» **INSTRUCTION A**:
Rewrite the API Commons post from "The purpose of" up to and including "onboard with an API.", replacing "building blocks" with "components".
» **INSTRUCTION B**:
Answer these questions using the API Commons post.
(i) In what year did the API Commons emerge to provide a licensing schema?
(ii) Which version of API Commons licensing is to be invested in?
(iii) What does the Pricing entry cover?
» **INSTRUCTION C**:
According to the API Commons post, why should the essential human-readable building blocks of API operations be made machine-readable? Answer in one to three sentences.

» **GIVEN PASSAGE**:
======

What API Common Schema Are Needed for APIs.json Properties and Overlays

I am beginning to do work on what Steve and I have negotiated as the next generation of API Commons. As I do with most of my work, I’ll be doing it out in the open, working through my thoughts here on API Evangelist. The API Commons emerged to provide a licensing schema after it was clear that API copyright was going to the base line in the United States back in 2014. In 2024 we’d like to continue to do the licensing work, but also begin work on the other schema that will be needed to automate discovery and integration across the API landscape.

The vision for the next generation of the API Commons is to make it where the essential human-readable building blocks of API operations are transformed into machine-readable ones. This is something that will help us automate and orchestrate better across the API sprawl that has emerged, and do for API operations what OpenAPI did for APIs. In addition to OpenAPI, and the other existing machine-readable API artifacts out there, we are looking to begin investing in v2.0 of API Commons licensing, but also introduce a suite of v1.0 schemas.

Common Schema

The purpose of the commons is to identify the most common building blocks used as APIs.json properties and ensure they are available in not just human-readable formats, but also machine-readable ones that can be used to automate onboarding and integration with APIs by any application, system, or agent.

  • Getting Started - The distilled down steps you need to onboard with an API.
  • Authentication - How you obtain your application and keys used for authentication.
  • Pricing - The business details of what it will cost you to actually put the API to use.
  • SDKs - Sharing what code is available to use when it comes to integrating with an API.
  • Interface License - The legal side of integrating an API into your applications.
  • Road Map - The details of what is being planned for the future of an API.
  • Change Log - the details of what has changed for each version of an API over time.

I already have a schema for all of these. They aren’t complicated. I just need to get them standardized and presented as part of the API Common GitHub organization and published to a new version of the website. I am not worried about them not being perfect—-I am just looking to get the conversation started.

Community Schema

As inspiration for the common schema, there are a range of existing artifacts in use across API providers to describe the surface areas of their APIs, which end up being published as APIs.json properties. These machine-readable artifacts are providing the technical details of what each API can do, and are increasingly used to power documentation, but also being shared by providers via GitHub and other channels.

  • AsyncAPI - Providing an artifact to describe our event-driven API infrastructure.
  • RSS / Atom Feed - A good ol Atom or RSS feed for our blog or other property.
  • GraphQL Schema - A GraphQL schema describing the graph APIs we make available.

======

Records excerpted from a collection
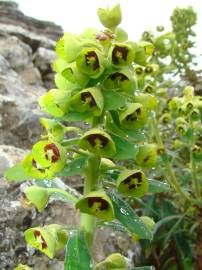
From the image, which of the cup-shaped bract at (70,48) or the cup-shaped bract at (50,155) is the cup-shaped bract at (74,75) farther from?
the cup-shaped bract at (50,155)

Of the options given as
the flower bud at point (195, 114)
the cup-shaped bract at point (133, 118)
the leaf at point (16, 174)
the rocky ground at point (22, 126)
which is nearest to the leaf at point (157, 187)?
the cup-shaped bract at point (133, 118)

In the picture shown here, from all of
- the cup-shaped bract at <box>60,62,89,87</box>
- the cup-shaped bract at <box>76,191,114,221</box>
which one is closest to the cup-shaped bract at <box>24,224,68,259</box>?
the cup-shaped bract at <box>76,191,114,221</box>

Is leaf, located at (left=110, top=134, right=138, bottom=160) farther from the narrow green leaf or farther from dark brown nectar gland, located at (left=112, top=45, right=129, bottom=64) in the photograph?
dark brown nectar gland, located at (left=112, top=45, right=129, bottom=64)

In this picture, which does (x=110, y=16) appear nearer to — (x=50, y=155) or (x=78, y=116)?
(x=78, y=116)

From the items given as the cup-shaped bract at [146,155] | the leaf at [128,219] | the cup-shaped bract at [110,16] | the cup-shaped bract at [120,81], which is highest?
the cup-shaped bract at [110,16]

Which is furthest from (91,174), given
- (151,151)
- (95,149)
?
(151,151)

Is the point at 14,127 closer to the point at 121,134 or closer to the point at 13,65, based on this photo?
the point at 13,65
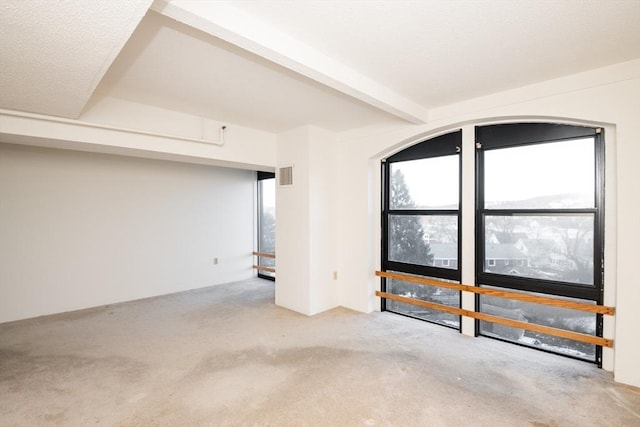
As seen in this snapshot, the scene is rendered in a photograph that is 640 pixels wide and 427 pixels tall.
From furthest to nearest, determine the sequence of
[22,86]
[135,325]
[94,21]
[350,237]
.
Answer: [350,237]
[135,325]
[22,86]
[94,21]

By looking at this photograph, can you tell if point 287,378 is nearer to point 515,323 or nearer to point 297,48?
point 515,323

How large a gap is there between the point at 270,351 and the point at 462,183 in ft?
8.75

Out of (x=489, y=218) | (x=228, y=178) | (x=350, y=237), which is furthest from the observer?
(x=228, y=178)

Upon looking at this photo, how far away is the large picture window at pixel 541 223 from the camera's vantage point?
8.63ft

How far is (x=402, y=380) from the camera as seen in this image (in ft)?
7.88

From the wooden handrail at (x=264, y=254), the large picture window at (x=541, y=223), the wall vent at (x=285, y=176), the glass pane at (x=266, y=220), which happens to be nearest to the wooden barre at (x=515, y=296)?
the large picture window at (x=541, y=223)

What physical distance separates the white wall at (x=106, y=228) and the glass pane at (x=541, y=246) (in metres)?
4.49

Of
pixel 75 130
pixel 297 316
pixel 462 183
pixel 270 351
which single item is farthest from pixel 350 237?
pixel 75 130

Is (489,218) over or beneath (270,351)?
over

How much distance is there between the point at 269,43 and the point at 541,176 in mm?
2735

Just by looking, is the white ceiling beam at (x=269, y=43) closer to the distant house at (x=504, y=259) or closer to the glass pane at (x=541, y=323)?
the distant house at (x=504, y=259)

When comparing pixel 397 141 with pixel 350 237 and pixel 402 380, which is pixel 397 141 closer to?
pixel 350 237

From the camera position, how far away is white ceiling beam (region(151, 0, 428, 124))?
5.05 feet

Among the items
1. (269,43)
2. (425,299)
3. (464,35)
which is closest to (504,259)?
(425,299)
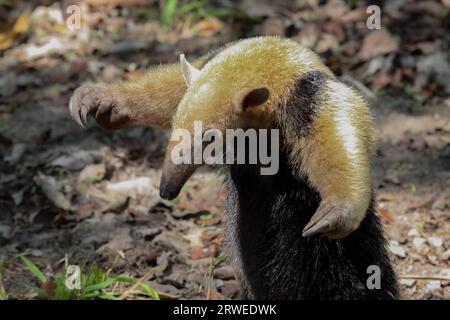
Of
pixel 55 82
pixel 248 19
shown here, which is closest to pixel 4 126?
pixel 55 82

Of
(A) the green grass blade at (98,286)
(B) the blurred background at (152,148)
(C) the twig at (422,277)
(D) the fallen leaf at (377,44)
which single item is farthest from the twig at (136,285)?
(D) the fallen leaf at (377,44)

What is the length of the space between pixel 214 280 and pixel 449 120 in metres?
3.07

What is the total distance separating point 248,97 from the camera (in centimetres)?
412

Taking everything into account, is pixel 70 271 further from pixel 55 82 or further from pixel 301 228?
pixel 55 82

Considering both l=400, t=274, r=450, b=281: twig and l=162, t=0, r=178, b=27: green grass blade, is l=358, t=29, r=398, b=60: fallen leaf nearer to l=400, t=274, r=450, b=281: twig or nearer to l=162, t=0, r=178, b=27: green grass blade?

======

» **EXERCISE OUTPUT A**:
The purpose of the commons is to identify the most common components used as APIs.json properties and ensure they are available in not just human-readable formats, but also machine-readable ones that can be used to automate onboarding and integration with APIs by any application, system, or agent.

  • Getting Started - The distilled down steps you need to onboard with an API.

» **EXERCISE OUTPUT B**:
(i) 2014
(ii) v2.0
(iii) The business details of what it will cost to actually put the API to use.

» **EXERCISE OUTPUT C**:
Making them machine-readable will help automate and orchestrate better across the API sprawl that has emerged. It will also do for API operations what OpenAPI did for APIs.